ОТРЫВОК ТЕКСТА:
# # #

Страница 50 из 61
Это стремительное движение будто на полном ходу заторможено в новеллах «Поэта».
Ее автор наблюдал пейзан? не с высоты птичьего полета и не из мчащегося вагона; он рассматривал землю внимательно и неторопливо, не спеша сменить точку своего наблюдения. «С деревьев еще падают капли. (На земле от них остаются ямочки, подобные крохотным воронкам.) Сады стоят, оцепенев после пережитого. На стенах террасы, рядом с марлевым пологом, дрожат веселые солнечные зайчики. Камни ступенек ноздреваты и глянцево свежи. Сулейман все спит.
Я уже слышу во дворе петушиное пение. Гроза прошла. Петух стоит у светлой дождевой лужи, отражаясь в ней весь со своим красно-желтым оперением. Прокричав, он прислушивается (как, мол, удачно ли вышло?) п, сам себя одобрив на петушином языке, отходит прочь. Откуда-то появляется колченогая, с мокрой спиной собака. Она лакает воду, хватая ее зубами. Через двор, пересекая его наискось, по направлению к воротам шествует высокий гусь со своим семейством. В садах пробуждается жизнь. И вот уже птицы начинают занимать свои места на ветвях.

# # #

СОБРАННЫЕ СТРОКИ:
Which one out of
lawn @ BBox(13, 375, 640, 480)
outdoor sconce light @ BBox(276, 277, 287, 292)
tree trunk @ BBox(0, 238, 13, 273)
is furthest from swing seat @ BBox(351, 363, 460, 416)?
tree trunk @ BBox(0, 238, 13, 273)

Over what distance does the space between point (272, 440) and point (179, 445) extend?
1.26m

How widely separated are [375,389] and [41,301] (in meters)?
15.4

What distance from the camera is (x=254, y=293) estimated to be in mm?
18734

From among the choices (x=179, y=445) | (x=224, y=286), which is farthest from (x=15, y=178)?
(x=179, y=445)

# # #

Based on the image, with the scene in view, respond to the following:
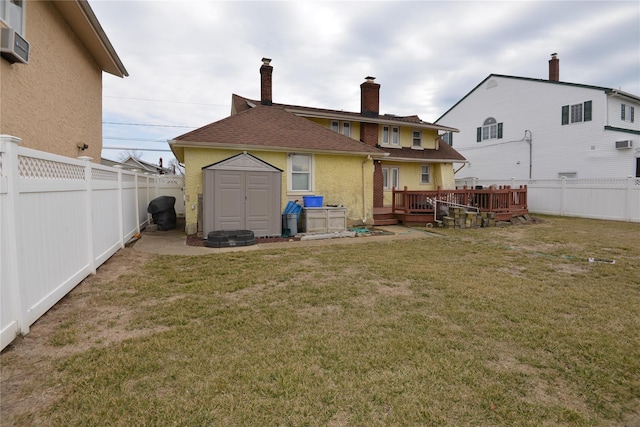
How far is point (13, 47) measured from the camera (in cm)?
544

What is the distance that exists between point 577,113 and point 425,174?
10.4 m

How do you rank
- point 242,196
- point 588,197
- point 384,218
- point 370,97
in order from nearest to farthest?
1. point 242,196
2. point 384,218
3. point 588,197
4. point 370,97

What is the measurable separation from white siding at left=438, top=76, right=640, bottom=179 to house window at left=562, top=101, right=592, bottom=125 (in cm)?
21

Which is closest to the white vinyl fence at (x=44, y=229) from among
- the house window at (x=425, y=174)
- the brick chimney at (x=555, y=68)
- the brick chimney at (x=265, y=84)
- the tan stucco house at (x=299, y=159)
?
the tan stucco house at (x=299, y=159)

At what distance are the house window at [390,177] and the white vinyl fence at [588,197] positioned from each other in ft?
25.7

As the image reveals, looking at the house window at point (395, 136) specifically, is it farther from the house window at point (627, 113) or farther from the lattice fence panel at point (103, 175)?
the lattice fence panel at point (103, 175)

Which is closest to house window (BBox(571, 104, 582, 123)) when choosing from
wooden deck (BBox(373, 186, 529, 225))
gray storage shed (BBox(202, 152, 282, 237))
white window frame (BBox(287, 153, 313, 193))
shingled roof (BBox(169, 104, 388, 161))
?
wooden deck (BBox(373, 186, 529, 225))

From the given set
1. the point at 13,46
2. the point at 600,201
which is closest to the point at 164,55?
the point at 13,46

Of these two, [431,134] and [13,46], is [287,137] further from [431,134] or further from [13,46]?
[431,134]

# # #

ЗАДАНИЕ: Продолжите отрывок о новеллах «Поэта», начиная сразу после его последнего предложения. Строки к этому никакого отношения не имеют.

ОТВЕТ:
Проходит минута».
«Проходит минута»! Вот как шел счет времени в этой прозе!
В «Поэте» время потекло медленно, без перебоев, и минуты действия нередко совпадали с минутами, затраченными на чтение. Поэт спал, сидя на пустыре, и время этого сна двигалось все так же полновесно, нагруженное размышлениями автора, терпеливо ожидающего пробуждения поэта.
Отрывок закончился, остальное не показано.